--- INSTRUCTIONS TO FOLLOW ---
Leave out the pictures and copy everything else below exactly.

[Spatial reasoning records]
******

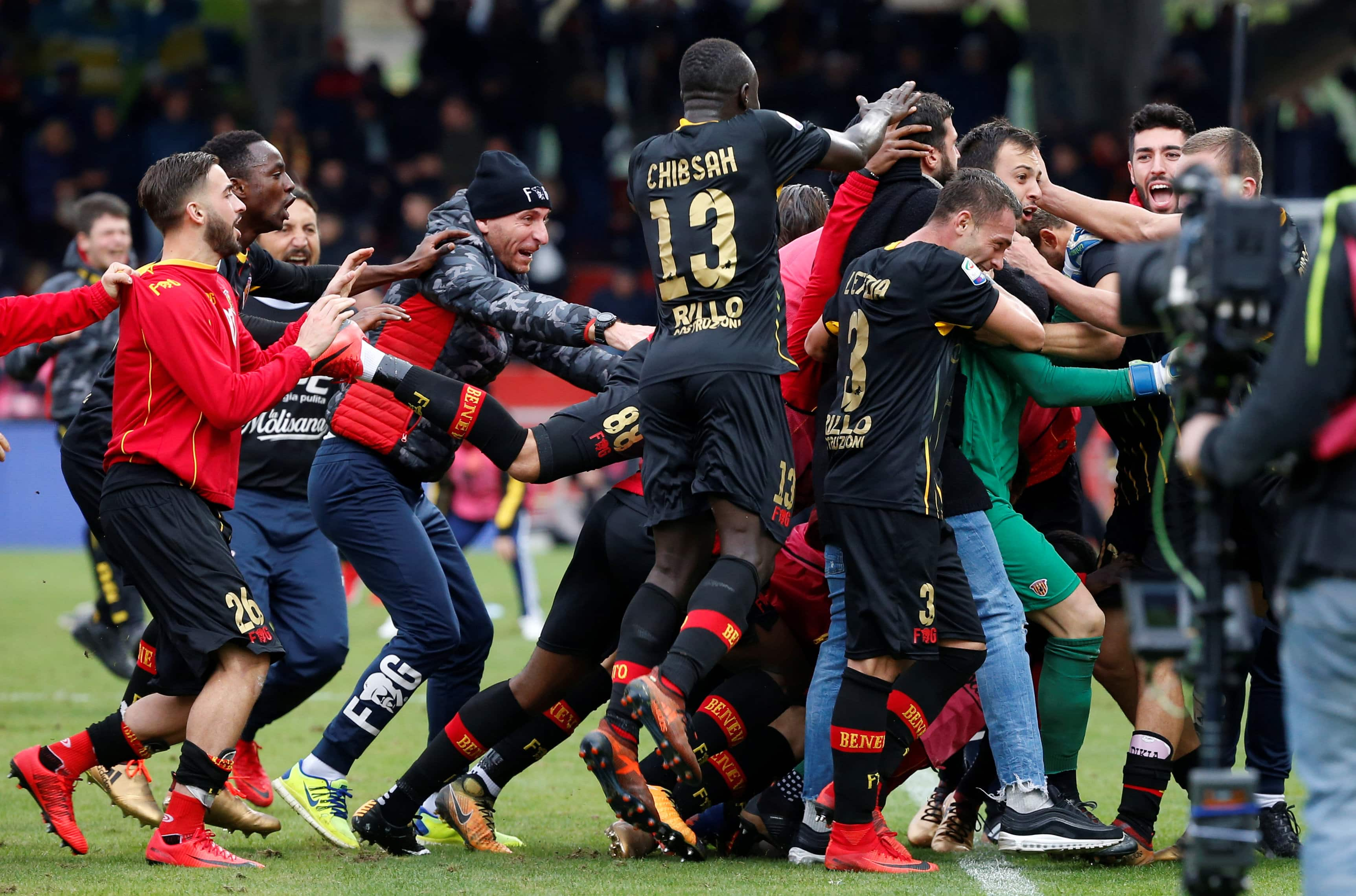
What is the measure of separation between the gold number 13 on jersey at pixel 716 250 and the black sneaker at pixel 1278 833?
107 inches

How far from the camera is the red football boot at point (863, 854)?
5.10 meters

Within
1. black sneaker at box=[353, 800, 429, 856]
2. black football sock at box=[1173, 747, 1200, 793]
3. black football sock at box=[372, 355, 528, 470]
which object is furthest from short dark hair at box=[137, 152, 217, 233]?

******

--- SOLUTION TO THE EXERCISE ---
What is the measure of separation between the gold number 13 on jersey at pixel 716 250 and the black sneaker at pixel 1278 833?
107 inches

How far from the camera is the red football boot at point (863, 854)?
5.10 meters

Within
1. black sneaker at box=[353, 800, 429, 856]
2. black football sock at box=[1173, 747, 1200, 793]
3. black football sock at box=[372, 355, 528, 470]
which object is furthest from short dark hair at box=[137, 152, 217, 233]?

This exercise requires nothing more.